Trotzdem versuchen es so viele. Warum verehren so viele Menschen ihr Herkunftsland so sehr? Warum müssen sie ihre „Heimat“ so hervorheben? Ja, das hat bestimmt etwas damit zu tun, dass gerade dieses Land einem so vertraut ist. Aber warum freut man sich dann nicht einfach daran? Warum soll „das Reine“ erhalten werden? Was hat es mit dem Nationalstolz auf sich? Ich erlebe das bei Menschen aus aller Welt: Ob Kameruner oder Deutscher, ob Albaner oder Schwabe – spätestens beim Fußball merkt man es deutlich.
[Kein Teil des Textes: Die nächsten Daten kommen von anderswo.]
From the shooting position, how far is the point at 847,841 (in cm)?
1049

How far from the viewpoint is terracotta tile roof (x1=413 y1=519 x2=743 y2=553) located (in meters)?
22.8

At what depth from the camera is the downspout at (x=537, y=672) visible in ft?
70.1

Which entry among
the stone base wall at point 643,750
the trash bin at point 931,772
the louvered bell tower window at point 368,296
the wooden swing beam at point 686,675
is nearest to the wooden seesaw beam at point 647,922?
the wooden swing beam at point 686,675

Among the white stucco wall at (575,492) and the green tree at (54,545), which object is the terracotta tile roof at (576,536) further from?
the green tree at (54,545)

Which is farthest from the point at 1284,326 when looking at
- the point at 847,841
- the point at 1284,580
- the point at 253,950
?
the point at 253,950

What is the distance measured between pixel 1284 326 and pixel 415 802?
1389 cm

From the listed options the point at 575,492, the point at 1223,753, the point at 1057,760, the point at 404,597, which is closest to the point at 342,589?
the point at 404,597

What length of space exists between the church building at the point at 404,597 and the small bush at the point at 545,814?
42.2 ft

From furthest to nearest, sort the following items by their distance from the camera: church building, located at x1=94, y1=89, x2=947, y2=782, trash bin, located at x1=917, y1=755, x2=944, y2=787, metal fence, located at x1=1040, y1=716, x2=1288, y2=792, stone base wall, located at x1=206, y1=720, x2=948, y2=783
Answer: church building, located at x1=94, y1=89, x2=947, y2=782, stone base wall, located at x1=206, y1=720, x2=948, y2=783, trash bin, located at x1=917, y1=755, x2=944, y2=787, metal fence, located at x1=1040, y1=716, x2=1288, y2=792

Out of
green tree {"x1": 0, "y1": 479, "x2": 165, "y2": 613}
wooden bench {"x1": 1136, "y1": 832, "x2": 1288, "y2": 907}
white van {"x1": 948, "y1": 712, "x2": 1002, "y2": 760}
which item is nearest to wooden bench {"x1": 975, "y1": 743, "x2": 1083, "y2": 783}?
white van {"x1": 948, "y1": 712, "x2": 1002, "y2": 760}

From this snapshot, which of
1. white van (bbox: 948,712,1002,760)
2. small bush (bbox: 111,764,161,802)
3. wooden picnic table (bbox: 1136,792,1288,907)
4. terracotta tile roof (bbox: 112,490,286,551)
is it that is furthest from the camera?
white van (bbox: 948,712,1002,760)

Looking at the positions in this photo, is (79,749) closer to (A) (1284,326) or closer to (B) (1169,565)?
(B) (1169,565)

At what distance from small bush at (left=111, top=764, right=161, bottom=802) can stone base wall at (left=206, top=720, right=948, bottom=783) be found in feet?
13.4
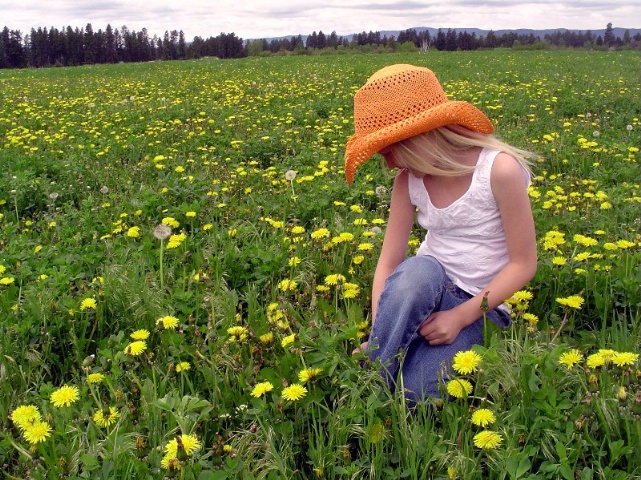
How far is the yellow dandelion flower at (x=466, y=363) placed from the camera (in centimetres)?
185

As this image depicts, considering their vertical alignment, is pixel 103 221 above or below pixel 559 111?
below

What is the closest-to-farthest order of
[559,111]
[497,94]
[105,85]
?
[559,111] < [497,94] < [105,85]

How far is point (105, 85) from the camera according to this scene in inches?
557

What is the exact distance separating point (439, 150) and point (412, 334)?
2.24 feet

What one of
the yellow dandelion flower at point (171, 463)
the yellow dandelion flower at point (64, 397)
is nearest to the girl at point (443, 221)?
the yellow dandelion flower at point (171, 463)

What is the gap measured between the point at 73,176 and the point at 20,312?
274 centimetres

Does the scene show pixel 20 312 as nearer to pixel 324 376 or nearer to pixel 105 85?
pixel 324 376

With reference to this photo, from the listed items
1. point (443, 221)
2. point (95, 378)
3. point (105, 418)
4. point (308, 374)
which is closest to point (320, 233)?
point (443, 221)

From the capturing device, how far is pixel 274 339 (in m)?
2.37

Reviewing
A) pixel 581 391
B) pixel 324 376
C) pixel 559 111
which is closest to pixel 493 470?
pixel 581 391

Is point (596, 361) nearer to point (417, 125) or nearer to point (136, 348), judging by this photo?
point (417, 125)

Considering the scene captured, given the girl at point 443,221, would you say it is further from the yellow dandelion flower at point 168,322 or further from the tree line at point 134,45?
the tree line at point 134,45

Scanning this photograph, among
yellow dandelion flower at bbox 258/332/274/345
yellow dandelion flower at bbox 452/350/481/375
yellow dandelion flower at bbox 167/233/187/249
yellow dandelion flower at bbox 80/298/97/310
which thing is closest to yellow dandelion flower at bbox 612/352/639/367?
yellow dandelion flower at bbox 452/350/481/375

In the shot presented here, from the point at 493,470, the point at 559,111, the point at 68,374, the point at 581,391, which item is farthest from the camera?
the point at 559,111
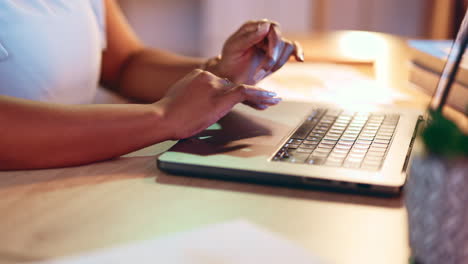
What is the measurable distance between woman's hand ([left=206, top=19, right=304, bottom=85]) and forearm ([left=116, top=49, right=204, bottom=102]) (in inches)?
6.5

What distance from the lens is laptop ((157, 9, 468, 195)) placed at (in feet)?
1.54

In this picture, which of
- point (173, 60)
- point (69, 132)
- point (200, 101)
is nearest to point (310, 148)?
point (200, 101)

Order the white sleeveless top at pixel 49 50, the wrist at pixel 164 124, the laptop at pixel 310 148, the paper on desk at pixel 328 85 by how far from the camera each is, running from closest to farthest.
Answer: the laptop at pixel 310 148 → the wrist at pixel 164 124 → the white sleeveless top at pixel 49 50 → the paper on desk at pixel 328 85

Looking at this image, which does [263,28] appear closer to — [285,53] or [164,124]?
[285,53]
Warum soll die Heimat sogar gegen andere abgeschottet werden? Soll dieser vorläufige Ort, sollen Nation oder Volk dadurch etwas „Ewiges“ bekommen? Könnte es sein, dass darin etwas anderes, eine Sehnsucht steckt? - „Es ist ja so, dass in uns allen immer ein Heimweh ist.“

Mein Heimweh vergeht nicht, wenn ich versuche, meinem vorläufigen Aufenthaltsort etwas Ewiges zu verleihen. „Es bleibt ja so, dass in uns allen immer ein Heimweh ist.“ 

Also nehme ich es, wie es ist. Ich muss wohl den Schmerz aushalten, dass ich nicht nur fast überall Ausländer bin, sondern überall nur auf der Durchreise - bis ich in der wirklichen, meiner himmlischen Heimat angekommen bin.